I have always preferred the former since I grew up eating it both at home and at school,2 but I have in recent years come to embrace the richer, more Rendang-like panaeng which seems to be well liked among patrons of Thai restaurants in the US.
If you like the first type of panaeng, please check out my post on panaeng curry with pork and kabocha squash. However, if you like your panaeng more unctuous and nuttier, I believe this beef panaeng curry recipe would better suit your taste. No recipes will give you exactly what you get from your favorite restaurant, but this one should serve you well as a guide. You can always season it with fish sauce and palm sugar to taste; you can also adjust the consistency of the sauce to your liking.
Regardless of which version you prefer, having fresh kaffir lime leaves on hand is essential in creating good panaeng curry. Dried kaffir lime leaves just won’t do.
- 3 lbs beef, cut into 1.5-inch cubes (Use the kind of cut you’d use for pot roast, i.e. rich in collagen, somewhat fatty, and tough. Lean beef will only ruin the dish.)
- 1 13.5-ounce can of Chaokoh coconut milk
- ¼ to ½ cup (2 to 4 ounces) of Panaeng curry paste depending on your heat tolerance (I use Maesri, but any imported brand will do.)
- 3 tablespoons of natural, creamy, unsweetened peanut butter3 (I’ve found regular peanut butter to create an off taste and smell.)
- 6-7 fresh kaffir lime leaves, cut into very thin strips
- 1-2 red jalapeños, cut on a diagonal lengthwise
- Fish sauce
- Palm sugar
- In a saucepan, set over medium-high heat, heat up the coconut “head” (the thick part that rises to the top of the can) along with the curry paste, stirring constantly.
- When the mixture starts bubbling up around the edges and the coconut cream starts to separate, stop stirring and let it boil gently.
- Turn the heat up a little and add the beef.
- Stir to make sure the beef is all coated with the curry sauce.
- Add half of the coconut “tail” (the remaining thin, watery part) and just enough water to cover the beef.
- Add about ¼ cup of fish sauce and 1 tablespoon of chopped palm sugar to the pot and bring the whole thing to a boil.
- Immediately turn the heat down and let the curry simmer gently, covered, for 45-60 minutes.
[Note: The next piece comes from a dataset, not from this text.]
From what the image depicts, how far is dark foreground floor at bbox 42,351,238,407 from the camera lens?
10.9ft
Check on it occasionally to make sure there’s no scorching on the bottom of the pot and that the beef is fully submerged in liquid (you may need to replenish the liquid with more water, bring the pot back to a boil and turn down the heat again to resume a gentle simmer).
- After 45 minutes, check to see if the beef is tender enough. If not, simmer a bit more. If so, give it a stir, remove the lid, and let the braising liquid reduce down to desired consistency.
- Once that is achieved, stir in the peanut butter, half of the julienned kaffir lime leaves, and the red peppers. Correct the seasoning with more fish sauce and palm sugar as necessary; take the pot off the heat.
- Serve the curry, sprinkled with the remaining kaffir lime leaf strips, with steamed jasmine rice. Some like to top their plated panaeng with a dollop of coconut cream; I personally think the curry is rich enough as it is.
1 With Thai basil added to it in addition to the essential fresh kaffir lime leaves.
2 About once every two weeks or so, a mild and saucy panaeng curry with pork and sliced long beans showed up on the school’s lunch menu — one of my favorites.
3 You can also grind up some unsalted roasted peanuts, measure out 3 tablespoons, and use that in lieu of the natural peanut butter. They’re essentially the same thing, though.